Rubio's Restaurant Chain Files for Bankruptcy

San Diego's iconic Rubio's Coastal Grill restaurant chain declared bankruptcy Monday, citing declining sales that began in 2017 and accelerated with the pandemic.

According to Restaurant Business Online, the chain received a $10 million Paycheck Protection Program loan and has $82.3 million in outstanding debt, according to its Chapter 11 bankruptcy filing. It operates or franchises 170 restaurants in California, Arizona and Nevada.

In May and June, Rubio’s permanently closed 26 restaurants, including all of the chain’s locations in Colorado and Florida. The company in a statement said a that a small number of other locations also remain closed.

Rubio’s was founded in 1983, and according to the bankruptcy filing, saw “significant” year-over-year sales growth from 2012 to 2016. The report at Restaurant Business Online says the company's problems began in 2017 when it laid off more than 30% of its line cooks because of a new IRS rule requiring employees to have valid social security numbers as part of the Affordable Care Act.

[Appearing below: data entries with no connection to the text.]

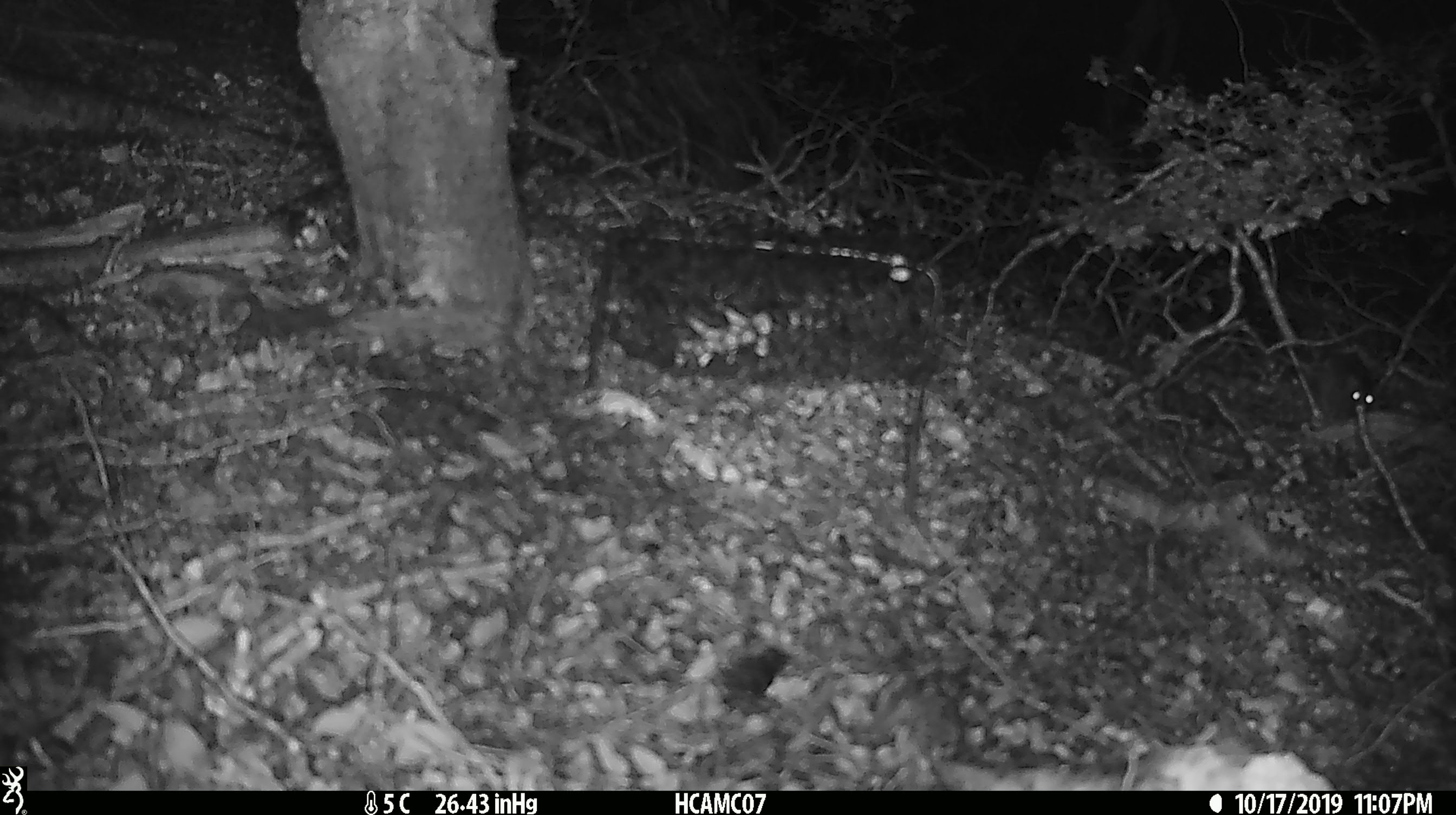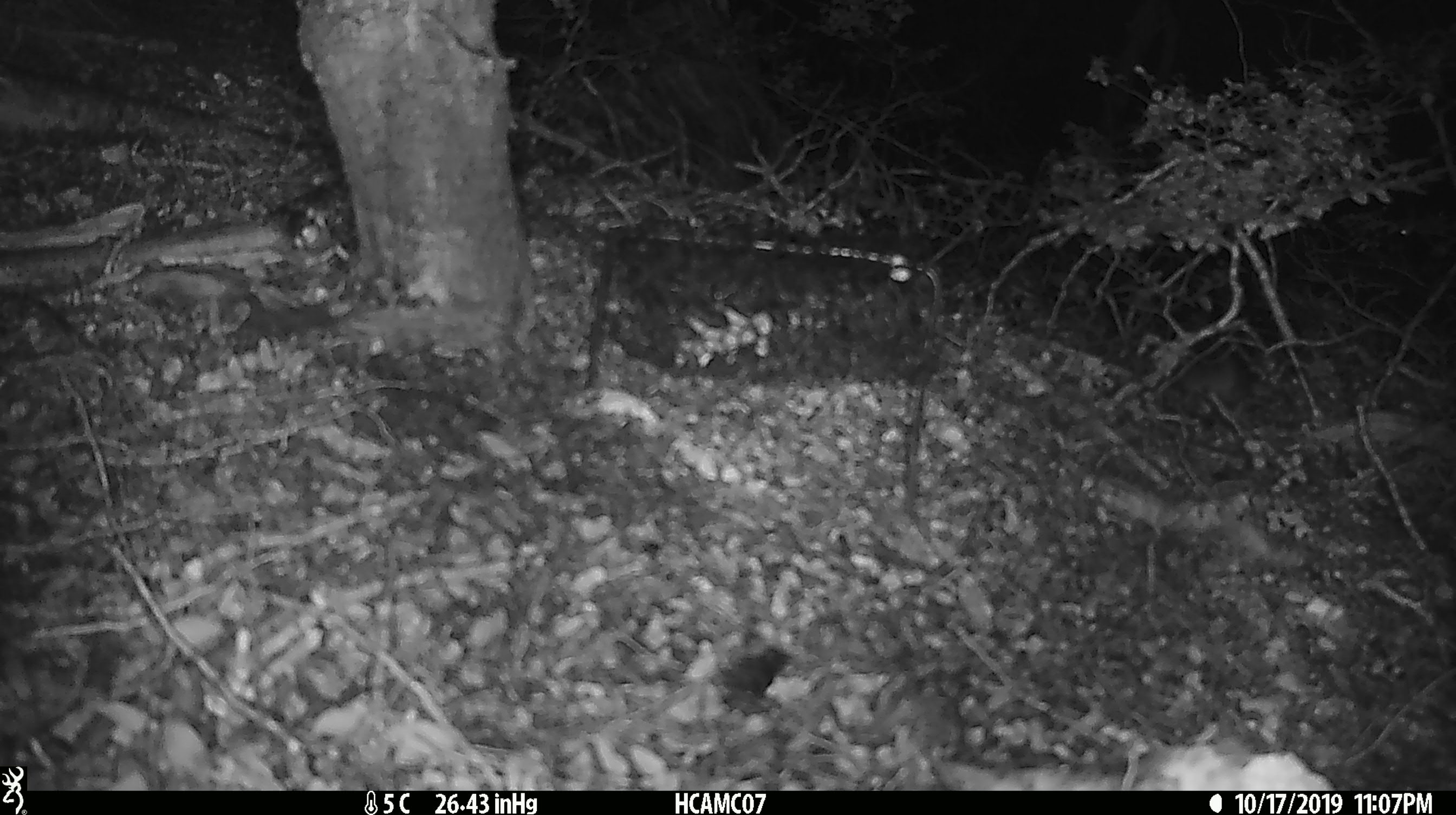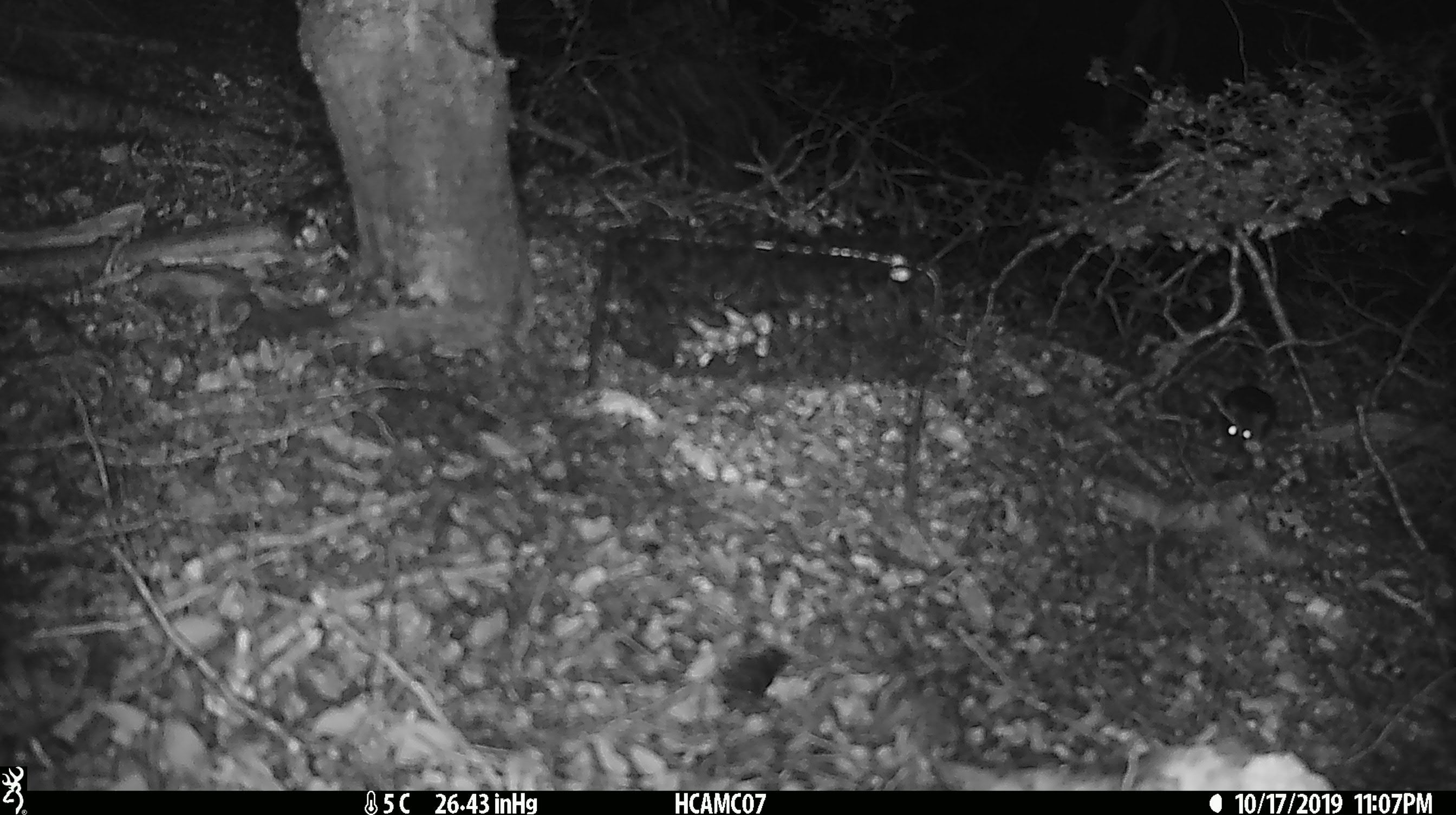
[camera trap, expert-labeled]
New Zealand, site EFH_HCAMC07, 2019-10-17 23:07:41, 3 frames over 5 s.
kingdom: Animalia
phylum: Chordata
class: Mammalia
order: Rodentia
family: Muridae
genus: Mus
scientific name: Mus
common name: mouse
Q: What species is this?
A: Mouse (Mus).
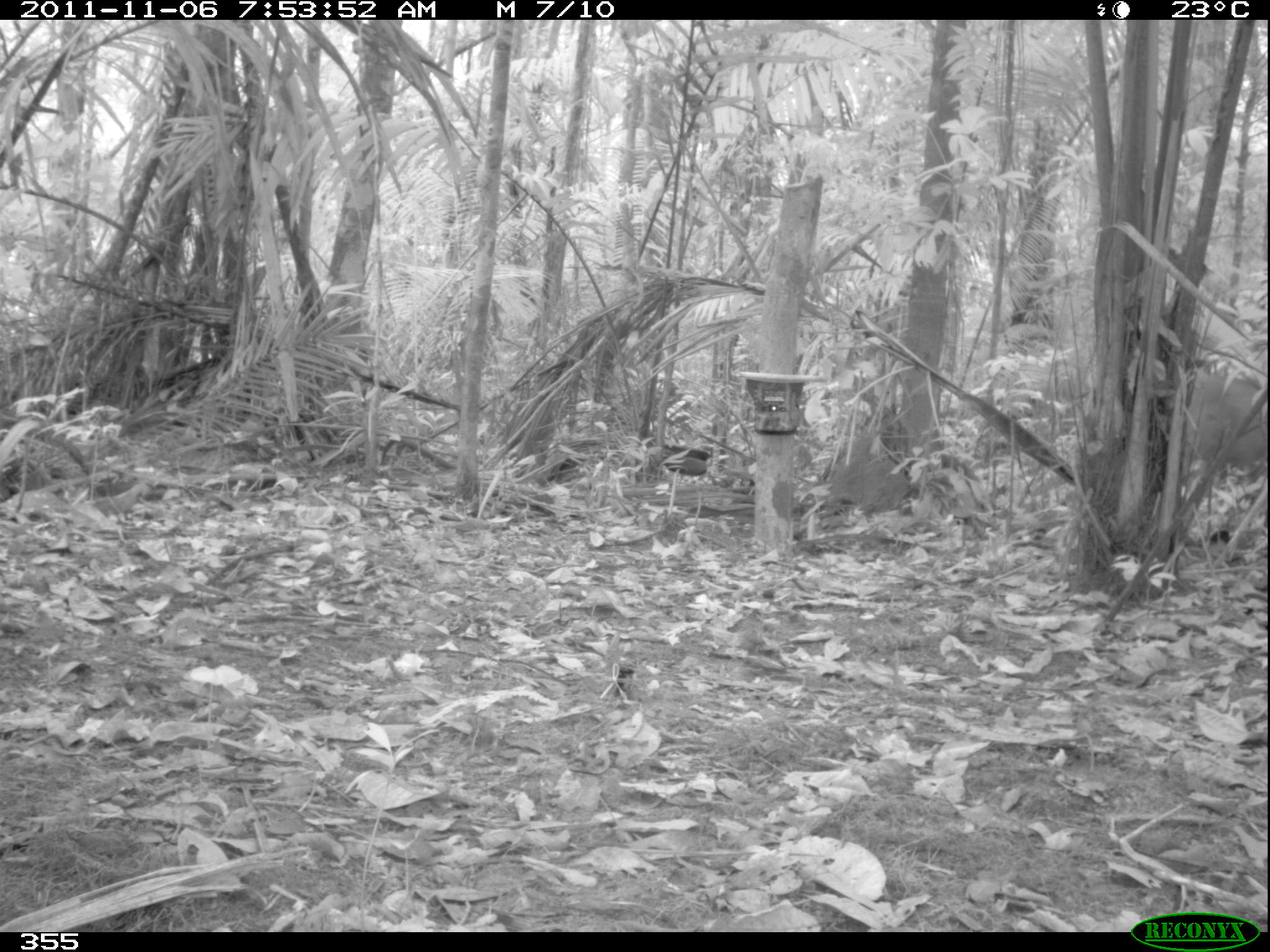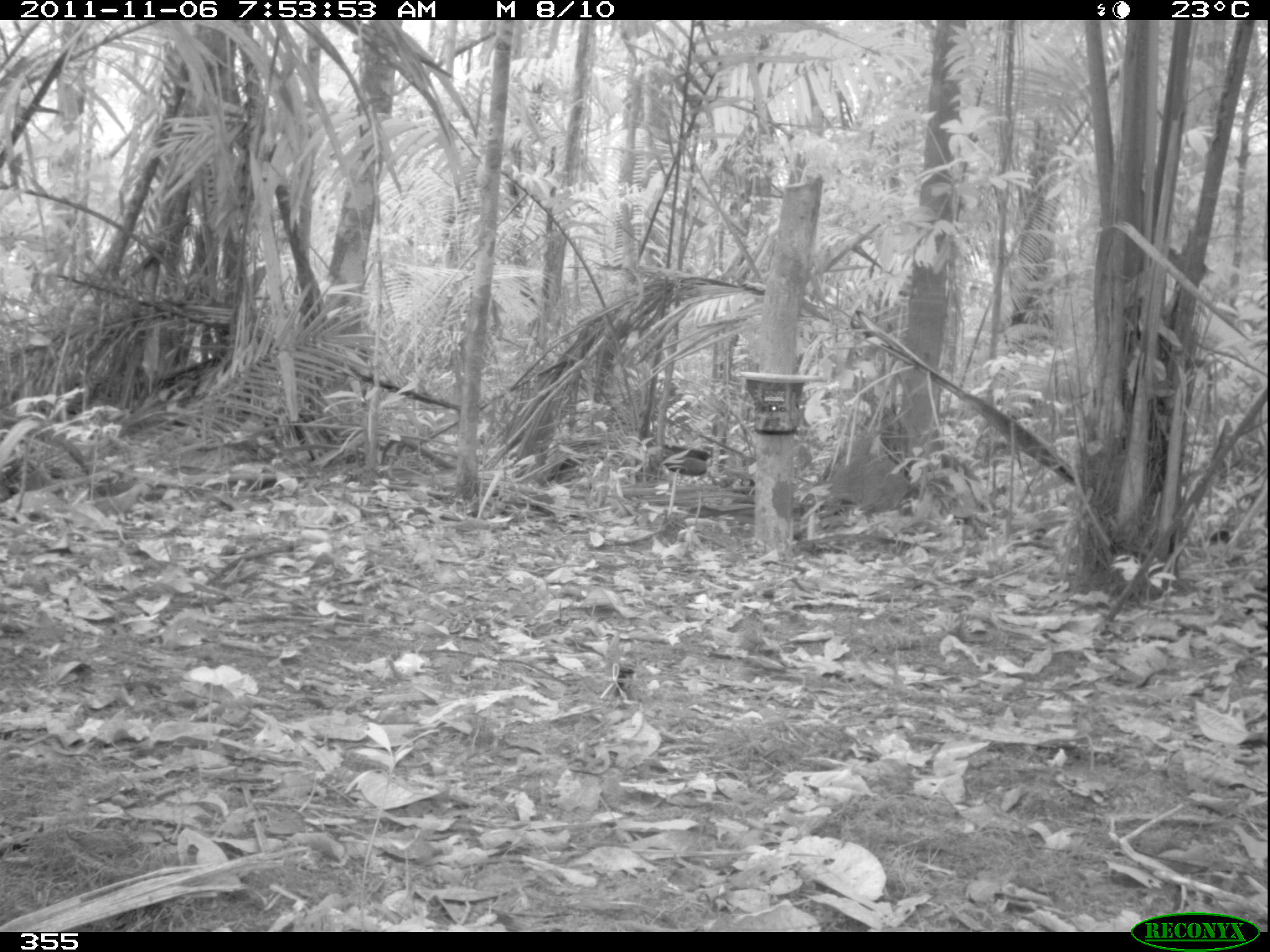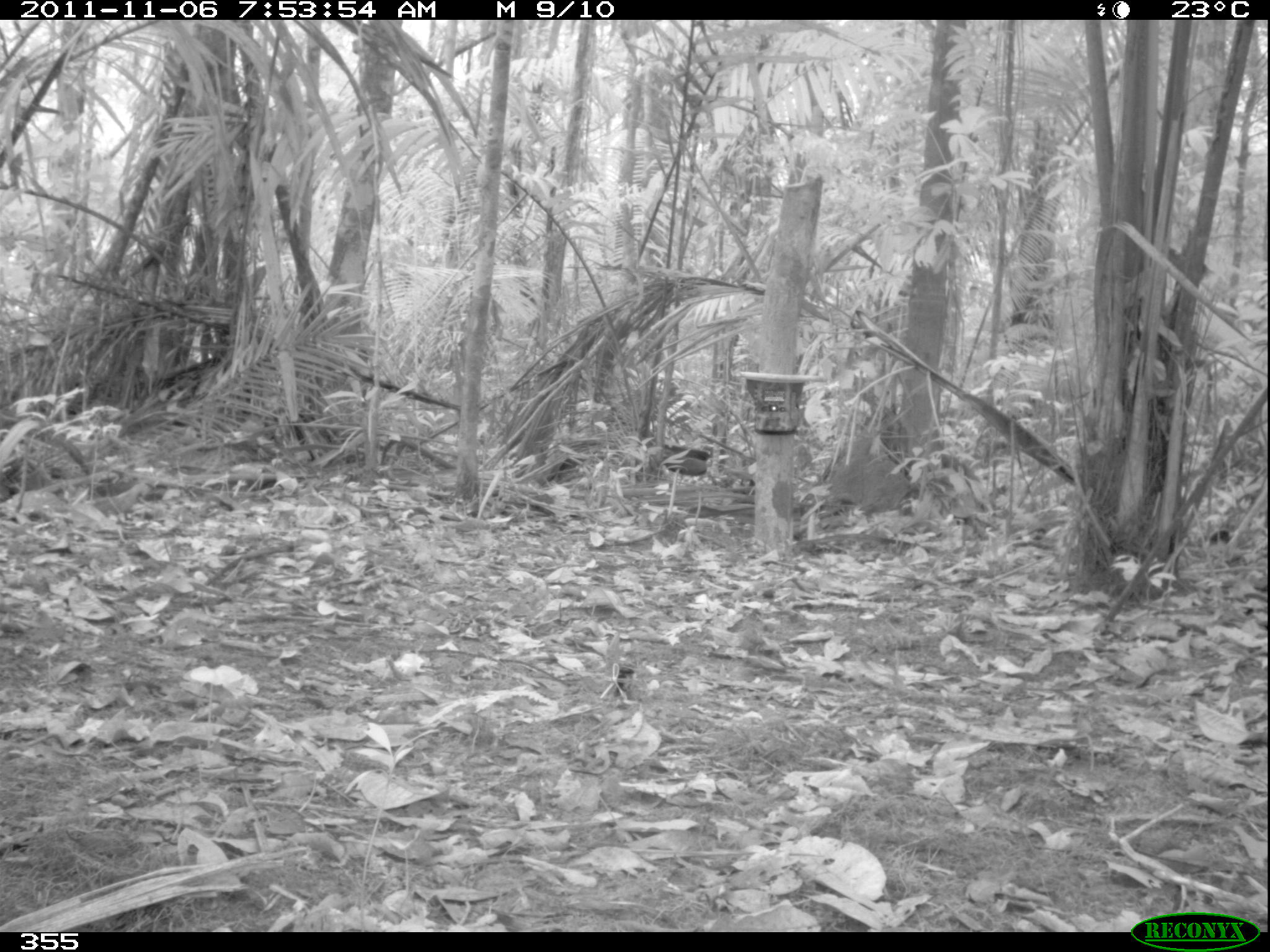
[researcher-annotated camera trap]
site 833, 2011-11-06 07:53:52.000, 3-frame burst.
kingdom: Animalia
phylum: Chordata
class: Mammalia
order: Artiodactyla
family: Cervidae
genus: Mazama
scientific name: Mazama americana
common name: red brocket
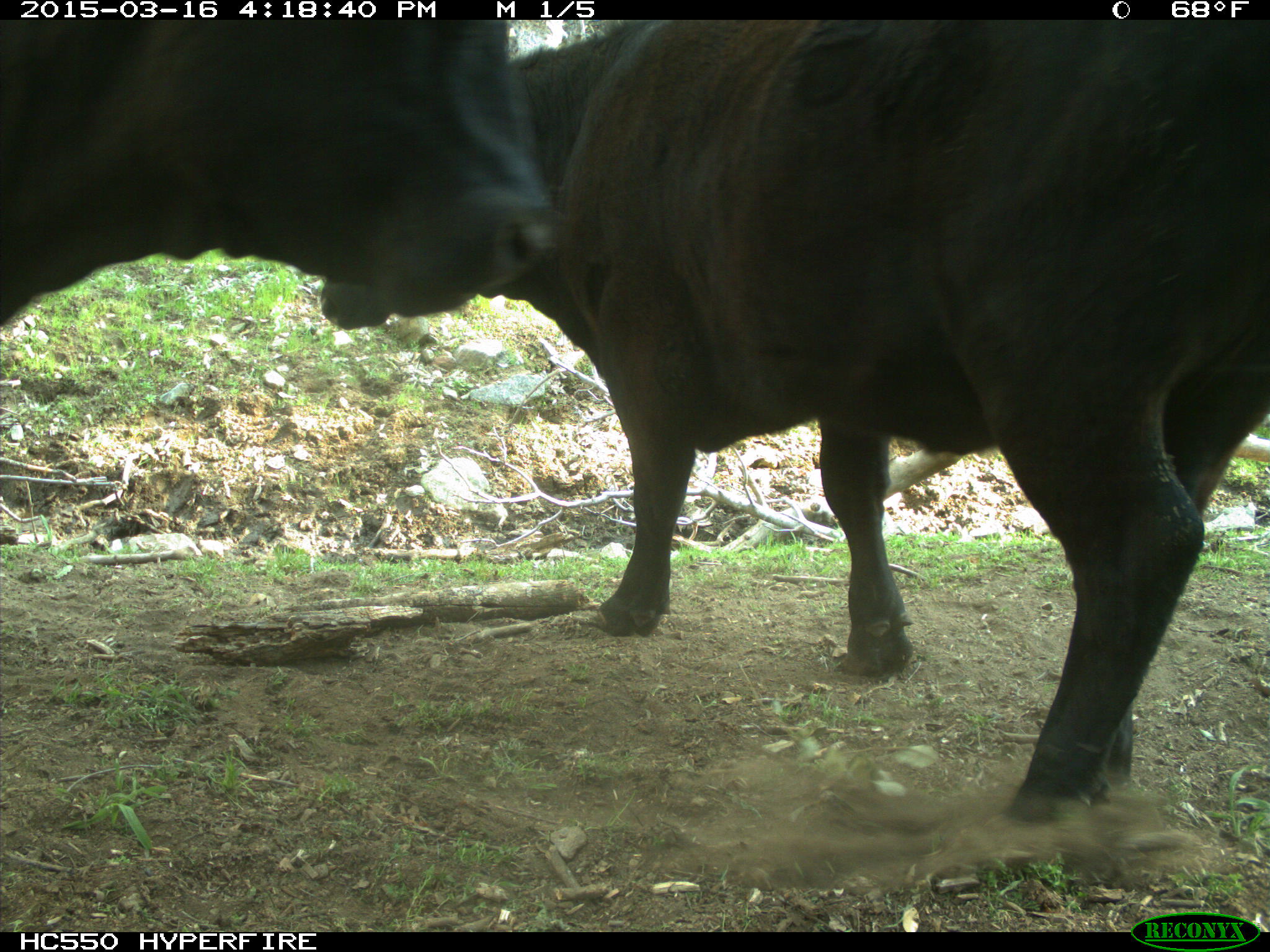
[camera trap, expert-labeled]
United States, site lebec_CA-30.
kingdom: Animalia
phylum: Chordata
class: Mammalia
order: Artiodactyla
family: Bovidae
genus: Bos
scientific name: Bos taurus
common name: domestic cow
Bos taurus (domestic cow).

“Training the less experienced workers hired to replace them diverted critical resources, including Management’s time,” according to the filing. “New store openings in Northern California and Florida suffered as a result.”

The report by Restaurant Business Online said the situation forced the chain to reduce store hours because of staffing issues, leading to poor service and increased customer complaints. Same-store sales declined in the second half of 2017 and into 2018, according to the bankruptcy documents.

The chain has attempted to cut costs by closing stores, slashing corporate pay by up to 30%, furloughing 45% of management employees and more than 1,400 restaurant workers, and more.